# Roots of change



## alex08 (8 Apr 2017)

Hi guys,

I think it's time to show you my new nano aquarium setup, also a nature style one.
I find it challenging every time i set up a new aquarium, looking to have more details in the hardscape.

The meaning behind the title comes from all the ideas i had for the past few months about creating and giving an even more natural look, somehow surpassing Around the old tree and why not, Forest dreams.

We'll see how that goes in the months to follow.

*Aquarium and equipement :*

-Aquael Econoline 60x30x30
-Diversa Led 18w lighting
-Dennerle Scaper's Flow
-Twinstar M2

*Hardscape, sand and gravel :*

-Red moore, Twinty wood, Lava stone
-Dennerle Crystal Quartz Black, Dennerle Plantahunter Rio Xingu, JBL Sansibar White

*Fish and shrimps :*

Hyphessobrycon amandae, Neocaridina davidi var. Orange, Caridina cantonensis sp. Super Crystal Red.

*Plants : *

Bolbitis heudelotii, Crepidomanes cf. malabaricum, Anubias micro "Pangolino", Anubias barteri var. nana "petite", Microsorum needle leaf, Microsorum pteropus windelov, Echinodorus tennelus, Micranthemum sp. "Monte Carlo", Eleocharis pussila mini, Hemianthus cuba, Bucephalandra sp. mini needle leaf, Bucephalandra sp wavy leaf, Rotala sp. Goias.

*Fertilization with :*

-Dennerle, Easy Life, Masterline (Romanian line of fertilizers) - more details to give you about these.

Let's start from the beginning :

































I usually like to fill it in with all the plants i want to have from the beginning and maybe, if i find something that doesn't go along well, i'll just take it out afterwards.

I did add some small branches on each side of the trail, after a few days, trying to give it more depth.


----------



## alex08 (12 Apr 2017)

Some details :


----------



## Henrik J. (12 Apr 2017)

Very nice plant placement, Alex. You have definitely achieved a natural look. It's a very good idea to fill up with plants and judge the setup and planting thoroughly the before filling with water. I will remember that idea.


----------



## CooKieS (12 Apr 2017)

Hi,

Nice scape!

You could improve the path by making it less straight into the back glass and smaller on the back...that will give better depth and perspective


----------



## alex08 (12 Apr 2017)

Will do that, CooKieS. I might also add some plants here and there, we'll see how it goes.
The depth is deffinetly the key in setups like this one, the path does help a lot if you get it right.


----------



## alex08 (15 Apr 2017)

Some pics from day 14 :


----------



## alex08 (27 Apr 2017)

More pics from day 14 :














And some from day 29 :


----------



## CooKieS (27 Apr 2017)

Awesome cristal clear pics and tank...I Wish I had your photography skills! 

Got myself an olympus em10 mark II but I can't use it properly


----------



## alex08 (30 Apr 2017)

Thank you! 

Some more pics from day 29 :


----------



## Mannic05 (1 May 2017)

Great looking scape realy like the plant choise. The only minor thing i see is the branches over the sand path, the make it look like an tunnel, maybe you can give it a more natural look by puting some branches under different angles, but that is mine opinion. What did you put in the bags under the soil? realy like this idea


----------



## Dominik_K (3 May 2017)

Material shown >>
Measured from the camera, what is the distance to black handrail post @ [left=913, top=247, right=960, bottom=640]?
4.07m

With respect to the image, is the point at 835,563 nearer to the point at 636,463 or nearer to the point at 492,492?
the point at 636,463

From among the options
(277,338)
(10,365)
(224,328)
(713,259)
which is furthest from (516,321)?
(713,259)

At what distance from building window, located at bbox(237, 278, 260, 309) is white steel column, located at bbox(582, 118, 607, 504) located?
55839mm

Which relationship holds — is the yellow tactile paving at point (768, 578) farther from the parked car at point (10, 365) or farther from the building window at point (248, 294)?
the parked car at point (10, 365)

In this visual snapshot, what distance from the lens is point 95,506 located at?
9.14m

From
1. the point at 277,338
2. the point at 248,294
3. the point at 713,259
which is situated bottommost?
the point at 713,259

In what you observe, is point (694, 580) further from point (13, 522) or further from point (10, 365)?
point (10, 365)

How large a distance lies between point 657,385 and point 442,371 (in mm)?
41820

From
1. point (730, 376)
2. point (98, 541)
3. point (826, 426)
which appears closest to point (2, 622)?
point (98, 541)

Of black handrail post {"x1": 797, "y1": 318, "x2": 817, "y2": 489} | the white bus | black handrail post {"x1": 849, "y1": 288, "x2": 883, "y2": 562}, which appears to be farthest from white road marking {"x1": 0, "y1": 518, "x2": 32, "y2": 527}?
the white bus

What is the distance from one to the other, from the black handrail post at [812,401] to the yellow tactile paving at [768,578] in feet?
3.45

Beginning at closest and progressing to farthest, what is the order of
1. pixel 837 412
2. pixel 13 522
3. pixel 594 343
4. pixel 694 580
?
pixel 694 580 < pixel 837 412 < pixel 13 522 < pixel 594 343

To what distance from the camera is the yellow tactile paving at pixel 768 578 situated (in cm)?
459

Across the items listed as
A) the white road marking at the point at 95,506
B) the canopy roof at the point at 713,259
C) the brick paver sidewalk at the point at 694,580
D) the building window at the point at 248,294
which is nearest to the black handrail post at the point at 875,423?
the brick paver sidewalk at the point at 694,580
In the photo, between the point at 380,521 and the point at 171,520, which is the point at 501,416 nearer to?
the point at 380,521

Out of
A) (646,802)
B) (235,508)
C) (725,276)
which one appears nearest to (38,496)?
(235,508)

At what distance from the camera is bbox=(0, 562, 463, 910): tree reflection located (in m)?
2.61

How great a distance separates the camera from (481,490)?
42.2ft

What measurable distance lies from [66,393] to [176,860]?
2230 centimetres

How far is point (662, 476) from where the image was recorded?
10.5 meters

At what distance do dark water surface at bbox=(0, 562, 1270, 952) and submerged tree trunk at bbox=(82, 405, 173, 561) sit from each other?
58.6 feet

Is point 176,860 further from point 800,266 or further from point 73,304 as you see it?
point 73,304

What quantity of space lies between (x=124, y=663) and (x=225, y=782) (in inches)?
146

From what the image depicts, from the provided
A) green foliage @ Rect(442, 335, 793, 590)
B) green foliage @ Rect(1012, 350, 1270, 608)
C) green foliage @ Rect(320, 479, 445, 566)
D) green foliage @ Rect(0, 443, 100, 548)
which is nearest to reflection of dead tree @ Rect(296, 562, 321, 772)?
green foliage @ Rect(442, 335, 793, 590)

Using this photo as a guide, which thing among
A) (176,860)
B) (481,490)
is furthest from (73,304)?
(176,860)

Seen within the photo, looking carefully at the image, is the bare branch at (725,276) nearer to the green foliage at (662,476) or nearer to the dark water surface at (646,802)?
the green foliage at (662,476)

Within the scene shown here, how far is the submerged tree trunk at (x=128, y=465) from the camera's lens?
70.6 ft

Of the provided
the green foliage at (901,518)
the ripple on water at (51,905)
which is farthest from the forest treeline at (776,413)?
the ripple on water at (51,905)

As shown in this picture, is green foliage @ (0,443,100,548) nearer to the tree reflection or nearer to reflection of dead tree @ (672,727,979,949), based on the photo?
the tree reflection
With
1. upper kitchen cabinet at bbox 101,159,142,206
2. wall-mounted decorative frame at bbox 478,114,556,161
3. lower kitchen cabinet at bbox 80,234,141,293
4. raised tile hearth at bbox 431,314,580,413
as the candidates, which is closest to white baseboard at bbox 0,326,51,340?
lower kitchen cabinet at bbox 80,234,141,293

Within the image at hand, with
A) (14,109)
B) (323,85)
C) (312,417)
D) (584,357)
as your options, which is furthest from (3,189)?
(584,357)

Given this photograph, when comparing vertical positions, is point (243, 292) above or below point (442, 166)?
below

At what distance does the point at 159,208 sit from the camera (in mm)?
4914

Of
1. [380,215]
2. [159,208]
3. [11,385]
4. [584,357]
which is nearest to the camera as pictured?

Set of tasks >>
a. In the aquarium thread, what camera does CooKieS say he owns?
b. Name every item listed under "Aquarium and equipement" in the aquarium thread.
c. Carry the aquarium thread forward from its last line.
The listing is material apart from the aquarium thread.

Answers for the tasks >>
a. An Olympus em10 mark II.

b. Aquael Econoline 60x30x30, Diversa Led 18w lighting, Dennerle Scaper's Flow, Twinstar M2

c.
Hi,

I need to stress this question once more 



Mannic05 said:


> What did you put in the bags under the soil? realy like this idea



I enjoy the hardscape layout and despite the arranged look of the path, I really like it over all.

Another question: What's your long term experience with_ Micranthemum sp. "Monte Carlo"_ in such shady places? Does it grow well or will it melt over time? The way it fits into your Layout is stunning.


----------



## alex08 (10 May 2017)

Mannic05 said:


> The only minor thing i see is the branches over the sand path, the make it look like an tunnel


I know and i'll be working on that also. Still want to give a lot more details to this setup. I'll keep you guys posted.



Mannic05 said:


> What did you put in the bags under the soil?


Just some JBL Manado i had left from my last setup in the big tank (Roots and Grit). Nothing special. 



Dominik_K said:


> despite the arranged look of the path, I really like it over all


It's going to change a lot when the plants grow in, might even put some smaller rocks here and there to give it a more "S" shape, going to the back.



Dominik_K said:


> What's your long term experience with_ Micranthemum sp. "Monte Carlo"_ in such shady places? Does it grow well or will it melt over time?


I think it won't depend only on the lighting. Mine is also influenced by the lack of CO2, but it seems to grow alright, slower, but definitely not dying.

Some more details from day 29 :


----------



## Mannic05 (10 May 2017)

Stunning photos you posted, really like the natural look of it. 

Verstuurd vanaf mijn Moto G (4) met Tapatalk


----------



## alex08 (11 May 2017)

Thank you! 

Here are some shrimp pics, Caridina cantonensis var. "Super Crystal Red" :


----------



## alex08 (13 May 2017)

Trying CSF Bee Fruit Mix :


----------



## Mannic05 (13 May 2017)

Very nice shrimp's also like the orange Sakura. 

Verstuurd vanaf mijn Moto G (4) met Tapatalk


----------



## Doubu (14 May 2017)

Beautiful caridina! There is nothing I love more than seeing shrimp in a planted tank =)


----------



## mohsen12251 (14 May 2017)

alex08 said:


> Hi guys,
> 
> I think it's time to show you my new nano aquarium setup, also a nature style one.
> I find it challenging every time i set up a new aquarium, looking to have more details in the hardscape.
> ...



Hello
Very beautiful
one question :
Your goal of putting stones in the first place and then put the packet and pour the substrate what is it?
Because from the beginning poured the same substrate height is not correct?


----------



## alex08 (14 May 2017)

mohsen12251 said:


> Your goal of putting stones in the first place and then put the packet and pour the substrate what is it?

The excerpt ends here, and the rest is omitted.